*ФРАГМЕНТ ТЕКСТА*:
════════════════

Главная » Литературный ресурс » Проза » Литературные агашки, поэт и толпа, чуткий слух негодяев

Литературные агашки, поэт и толпа, чуткий слух негодяев

14 дек 2021
Прочитано:
988
Категория:
Российская Федерация
г. Саратов
(Литературные заметки)
 
О красоте и красивости
 
Вспоминается передача по саратовскому радио, где одна женщина (музыкальный педагог, дирижёр из Дома искусств), отвечая на вопрос ведущей о моих стихах, говорила: «Вот, например, у неё есть строки: «Ночи чёрный крепдешин в дырах звёзд». В них мало поэтического. А вот если бы «серебряные звёзды» были, я считаю, – для поэта, для музыки это бы лучше звучало».
 
Да, безусловно, «серебряные звёзды» – красивше. КрасивЕе. Бессмертное «друг Аркадий, не говори красиво!» Уж на что – сноб и фат Тургенев, и то высмеивал эту извечную потребность неискушённых в литературном вкусе людей.
 
О подобном «Аркадии» рассказывал Георгий Иванов в своих мемуарах о Михаиле Кузмине. Был у Кузмина секретарь по имени Агашка, из семинаристов, но «эстет был отчаянный» и считал себя ужасно «порочным и тонким», в доказательство чего носил лорнет, браслет и клетчатые штаны особого фасона. Как натура тонкая и изысканная, Агашка, писавший под диктовку Кузмина, не мог смириться с простотой его выражений и тайком «наводил стиль»:
– «Женщина подошла к окну», – диктовал Кузмин.

════════════════

*ЗАДАНИЯ*:
1. Определите, согласуются ли с фрагментом текста утверждения (a), (b) и (c). Каждый ответ подтвердите дословной цитатой. (a) Передача, о которой вспоминает автор, шла по саратовскому радио. (b) Секретарь Кузмина по имени Агашка носил лорнет и браслет. (c) Агашка происходил из купеческой среды.
2. Перечислите все вещи, которые, согласно фрагменту текста, носил Агашка.
3. Перепишите из фрагмента текста без изменений отрывок, начинающийся со слов «Вспоминается передача по» и заканчивающийся словами «литературном вкусе людей.».

*ИСХОДНЫЕ МАТЕРИАЛЫ*:
════════════════

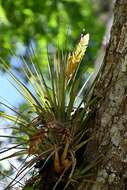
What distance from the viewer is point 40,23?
24.7 ft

════════════════

*ОТВЕТЫ*:
1.
(a) Да: «Вспоминается передача по саратовскому радио».
(b) Да: «носил лорнет, браслет и клетчатые штаны особого фасона».
(c) Нет: «из семинаристов».

2. Лорнет, браслет, клетчатые штаны особого фасона.

3.
Вспоминается передача по саратовскому радио, где одна женщина (музыкальный педагог, дирижёр из Дома искусств), отвечая на вопрос ведущей о моих стихах, говорила: «Вот, например, у неё есть строки: «Ночи чёрный крепдешин в дырах звёзд». В них мало поэтического. А вот если бы «серебряные звёзды» были, я считаю, – для поэта, для музыки это бы лучше звучало».
 
Да, безусловно, «серебряные звёзды» – красивше. КрасивЕе. Бессмертное «друг Аркадий, не говори красиво!» Уж на что – сноб и фат Тургенев, и то высмеивал эту извечную потребность неискушённых в литературном вкусе людей.